Bryan Ware, Former CISA Assistant Director and current CEO of LookingGlass Cyber, shared his insights on the company's latest ransomware findings and how ransomware could evolve in 2023.
What was most surprising about these findings?
There were aspects of mirroring legitimate businesses, such as HR departments, customer service groups, or helpdesk teams, that were surprising. But maybe most surprising was that some ransomware groups were rolling their own crypto. In cyber speak, this is when an organization uses its proprietary encryption, instead of standard encryption algorithms, to protect their data, code, applications, and more. Lockbit’s bug bounty program paid out a “researcher” that found a bug in their proprietary encryption algorithm, so this is how we know they aren’t using standard algorithms. Most people in cyber know better than to try and roll their own crypto, because oftentimes proprietary algorithms cannot hold up against dedicated attacks.
Have new ransomware groups become more prevalent or is it the same groups causing the most damage?
It's actually a bit of both. We see key players in the ransomware game shifting between groups if one seems to be more successful than other, and we also see the same groups pop up again after they seem to dissolve, just under a new brand or name. The Conti ransomware group is a good example of this rebranding.
Any indication why US companies are targeted more?

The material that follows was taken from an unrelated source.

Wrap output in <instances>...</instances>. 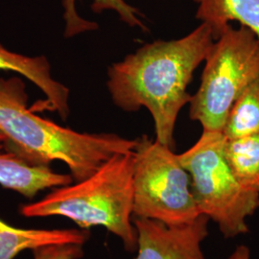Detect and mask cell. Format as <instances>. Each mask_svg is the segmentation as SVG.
<instances>
[{"label": "cell", "mask_w": 259, "mask_h": 259, "mask_svg": "<svg viewBox=\"0 0 259 259\" xmlns=\"http://www.w3.org/2000/svg\"><path fill=\"white\" fill-rule=\"evenodd\" d=\"M215 38L204 23L179 39L155 40L108 69L113 104L134 112L146 108L155 123L156 140L172 149L177 118L192 95L188 84L204 63Z\"/></svg>", "instance_id": "1"}, {"label": "cell", "mask_w": 259, "mask_h": 259, "mask_svg": "<svg viewBox=\"0 0 259 259\" xmlns=\"http://www.w3.org/2000/svg\"><path fill=\"white\" fill-rule=\"evenodd\" d=\"M26 85L19 77H0V133L4 147L33 165L62 161L75 182L92 176L110 158L133 152L138 139L116 134L79 133L28 109Z\"/></svg>", "instance_id": "2"}, {"label": "cell", "mask_w": 259, "mask_h": 259, "mask_svg": "<svg viewBox=\"0 0 259 259\" xmlns=\"http://www.w3.org/2000/svg\"><path fill=\"white\" fill-rule=\"evenodd\" d=\"M134 151L117 154L92 176L52 189L35 203L20 208L22 216H62L80 229L103 227L122 242L128 251L138 249L134 224Z\"/></svg>", "instance_id": "3"}, {"label": "cell", "mask_w": 259, "mask_h": 259, "mask_svg": "<svg viewBox=\"0 0 259 259\" xmlns=\"http://www.w3.org/2000/svg\"><path fill=\"white\" fill-rule=\"evenodd\" d=\"M225 142L222 132L204 131L179 158L201 214L218 226L224 237L235 238L249 232L247 220L259 208V193L244 188L232 174Z\"/></svg>", "instance_id": "4"}, {"label": "cell", "mask_w": 259, "mask_h": 259, "mask_svg": "<svg viewBox=\"0 0 259 259\" xmlns=\"http://www.w3.org/2000/svg\"><path fill=\"white\" fill-rule=\"evenodd\" d=\"M204 63L189 116L204 131L223 133L233 104L259 77V38L249 28L230 24L214 40Z\"/></svg>", "instance_id": "5"}, {"label": "cell", "mask_w": 259, "mask_h": 259, "mask_svg": "<svg viewBox=\"0 0 259 259\" xmlns=\"http://www.w3.org/2000/svg\"><path fill=\"white\" fill-rule=\"evenodd\" d=\"M134 216L182 226L201 212L191 189L190 177L172 149L147 136L134 150Z\"/></svg>", "instance_id": "6"}, {"label": "cell", "mask_w": 259, "mask_h": 259, "mask_svg": "<svg viewBox=\"0 0 259 259\" xmlns=\"http://www.w3.org/2000/svg\"><path fill=\"white\" fill-rule=\"evenodd\" d=\"M209 221L204 214L182 226L135 218L138 252L134 259H206L203 244L209 234Z\"/></svg>", "instance_id": "7"}, {"label": "cell", "mask_w": 259, "mask_h": 259, "mask_svg": "<svg viewBox=\"0 0 259 259\" xmlns=\"http://www.w3.org/2000/svg\"><path fill=\"white\" fill-rule=\"evenodd\" d=\"M0 70L12 71L23 76L37 87L47 97L40 110L55 111L63 120L69 113V89L55 80L46 56L21 55L13 52L0 42Z\"/></svg>", "instance_id": "8"}, {"label": "cell", "mask_w": 259, "mask_h": 259, "mask_svg": "<svg viewBox=\"0 0 259 259\" xmlns=\"http://www.w3.org/2000/svg\"><path fill=\"white\" fill-rule=\"evenodd\" d=\"M70 174L55 172L50 166L33 165L7 151L0 142V185L18 192L27 199H33L47 189L70 185Z\"/></svg>", "instance_id": "9"}, {"label": "cell", "mask_w": 259, "mask_h": 259, "mask_svg": "<svg viewBox=\"0 0 259 259\" xmlns=\"http://www.w3.org/2000/svg\"><path fill=\"white\" fill-rule=\"evenodd\" d=\"M89 238L88 230L21 229L0 219V259H15L24 250H34L50 245H84Z\"/></svg>", "instance_id": "10"}, {"label": "cell", "mask_w": 259, "mask_h": 259, "mask_svg": "<svg viewBox=\"0 0 259 259\" xmlns=\"http://www.w3.org/2000/svg\"><path fill=\"white\" fill-rule=\"evenodd\" d=\"M196 18L208 25L216 39L232 21L249 28L259 38V0H194Z\"/></svg>", "instance_id": "11"}, {"label": "cell", "mask_w": 259, "mask_h": 259, "mask_svg": "<svg viewBox=\"0 0 259 259\" xmlns=\"http://www.w3.org/2000/svg\"><path fill=\"white\" fill-rule=\"evenodd\" d=\"M225 156L238 183L259 193V134L226 139Z\"/></svg>", "instance_id": "12"}, {"label": "cell", "mask_w": 259, "mask_h": 259, "mask_svg": "<svg viewBox=\"0 0 259 259\" xmlns=\"http://www.w3.org/2000/svg\"><path fill=\"white\" fill-rule=\"evenodd\" d=\"M63 6L65 9V37H74L98 28L95 22L87 20L79 16L76 10V0H63ZM92 9L94 13L113 11L130 27H139L142 30H147L142 21L141 13L125 0H93Z\"/></svg>", "instance_id": "13"}, {"label": "cell", "mask_w": 259, "mask_h": 259, "mask_svg": "<svg viewBox=\"0 0 259 259\" xmlns=\"http://www.w3.org/2000/svg\"><path fill=\"white\" fill-rule=\"evenodd\" d=\"M223 134L227 139L259 134V77L233 104Z\"/></svg>", "instance_id": "14"}, {"label": "cell", "mask_w": 259, "mask_h": 259, "mask_svg": "<svg viewBox=\"0 0 259 259\" xmlns=\"http://www.w3.org/2000/svg\"><path fill=\"white\" fill-rule=\"evenodd\" d=\"M34 259H81L83 256V245L61 244L50 245L33 250Z\"/></svg>", "instance_id": "15"}, {"label": "cell", "mask_w": 259, "mask_h": 259, "mask_svg": "<svg viewBox=\"0 0 259 259\" xmlns=\"http://www.w3.org/2000/svg\"><path fill=\"white\" fill-rule=\"evenodd\" d=\"M227 259H250V250L245 245L237 246Z\"/></svg>", "instance_id": "16"}, {"label": "cell", "mask_w": 259, "mask_h": 259, "mask_svg": "<svg viewBox=\"0 0 259 259\" xmlns=\"http://www.w3.org/2000/svg\"><path fill=\"white\" fill-rule=\"evenodd\" d=\"M4 141H5V138H4V136L0 133V142H2V143H3Z\"/></svg>", "instance_id": "17"}]
</instances>
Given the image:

It's the same reason Willie Sutton robbed banks: that is where the money is. U.S. companies are better targets for both ransoms and intellectual property. Just in the first half of 2022, LockBit, Conti, Alphv, Black Basta, and Vice Society were among the most prolific ransomware gangs, focusing their attacks on U.S.-based organizations, likely because as noted, that is where the most potential for financial gain lies.
How should organizations prepare themselves for ransomware threats in 2023?
Organizations should adopt solutions that enable them to truly manage their exposure and have full, real-time visibility into the threats that are relevant to them. On the market today, many of these are known as attack surface management tools, but organizations may have solutions already implemented that can help them do this. As threat actors become more and more sophisticated, malware is likely going to be better produced and maintained – and produced faster. This is because there are different team members who can focus on their strengths. Some can be working on development, while others are focusing on QA of malware, for example. Traditionally, ransomware operators used tried and true methods because many enterprises are behind in their risk reduction timelines, so as the threat actors become more sophisticated, organizations need to step up their security posture and ensure they are uncovering the risks that are relevant to them before the hackers can take hold.